Was sagt Achim dazu?

21. Februar 2012 um 19 Uhr 23 (Permalink)

Hmm, wenn dir ein Album gefällt, dann hat es doch erwiesenermaßen etwas. Warum also schlechter bewerten?

Den anderen Fall hingegen finde ich korrekt, was dir nicht gefällt, trifft halt einfach nur deinen Geschmack nicht.

Was sagt Ulf, der Größte, dazu?

Kommentar vom Scheff hier am 21. Februar 2012 um 19 Uhr 29 (Permalink)

Mein Geschmack muß ja nichts mit "gut" oder "schlecht" zu tun haben. Ich mag auch schlechtes, z.B. "Edelweiß". Ich verhindere einfach nur, daß ich zu stürmisch, zu enthusiastisch, zu subjektiv beurteile. Das Ergebnis ist deswegen ja nicht schlecht, nur vielleicht 8 statt 10 Punkte.

Was sagt Achim dazu?

21. Februar 2012 um 19 Uhr 48 (Permalink)

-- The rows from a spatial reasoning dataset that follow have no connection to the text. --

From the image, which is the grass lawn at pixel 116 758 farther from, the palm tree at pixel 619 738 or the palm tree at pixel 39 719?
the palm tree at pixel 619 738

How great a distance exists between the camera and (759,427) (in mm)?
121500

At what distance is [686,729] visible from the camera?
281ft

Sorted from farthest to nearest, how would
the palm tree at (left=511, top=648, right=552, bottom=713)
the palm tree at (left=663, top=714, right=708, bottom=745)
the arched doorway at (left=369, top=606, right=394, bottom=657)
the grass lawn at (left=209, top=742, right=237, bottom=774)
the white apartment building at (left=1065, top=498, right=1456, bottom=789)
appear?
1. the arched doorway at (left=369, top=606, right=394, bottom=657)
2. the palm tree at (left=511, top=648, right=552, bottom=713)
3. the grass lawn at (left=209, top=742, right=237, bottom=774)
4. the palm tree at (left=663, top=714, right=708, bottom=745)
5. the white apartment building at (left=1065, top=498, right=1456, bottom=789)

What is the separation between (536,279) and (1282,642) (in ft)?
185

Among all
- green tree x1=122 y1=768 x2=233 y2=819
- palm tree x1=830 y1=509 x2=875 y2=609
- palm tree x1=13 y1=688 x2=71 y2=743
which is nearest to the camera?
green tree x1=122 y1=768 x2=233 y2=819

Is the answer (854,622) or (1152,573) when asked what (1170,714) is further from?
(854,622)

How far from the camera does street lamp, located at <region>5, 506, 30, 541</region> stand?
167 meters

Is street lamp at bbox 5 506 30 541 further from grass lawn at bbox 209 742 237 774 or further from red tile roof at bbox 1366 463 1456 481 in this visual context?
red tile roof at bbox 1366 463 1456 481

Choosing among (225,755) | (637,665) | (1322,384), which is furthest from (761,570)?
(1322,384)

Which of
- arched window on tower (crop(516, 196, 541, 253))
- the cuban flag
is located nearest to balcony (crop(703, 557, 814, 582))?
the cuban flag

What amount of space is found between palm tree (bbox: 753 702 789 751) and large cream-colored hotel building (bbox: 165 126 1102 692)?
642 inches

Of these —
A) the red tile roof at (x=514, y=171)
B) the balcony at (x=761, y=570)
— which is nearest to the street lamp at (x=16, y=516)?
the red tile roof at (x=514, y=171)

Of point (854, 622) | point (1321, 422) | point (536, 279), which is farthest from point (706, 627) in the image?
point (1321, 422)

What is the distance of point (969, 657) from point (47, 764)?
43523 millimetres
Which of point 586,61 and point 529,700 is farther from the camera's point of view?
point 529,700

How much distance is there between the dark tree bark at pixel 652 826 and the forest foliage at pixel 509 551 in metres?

OK, Edelweiß hat es bewiesen, was du gut findest, kann tatsächlich totaler Müll sein!

Was sagt Ulf, der Größte, dazu?

Kommentar vom Scheff hier am 21. Februar 2012 um 19 Uhr 50 (Permalink)

Siehste!
Persönlicher Geschmack ist in einer Beurteilung für ein Magazin wenige angesagt. Manchmal bekomme ich auch Muster, bei denen ich sagen muß: Gefällt mir nicht, ist aber trotzdem gut.

Und wenn Du etwas verreißt, dann mußt Du das auch gut begründen können, warum. Und Dein Geschmack wird da meistens nicht akzeptiert.

Eigenen Senf dazugeben?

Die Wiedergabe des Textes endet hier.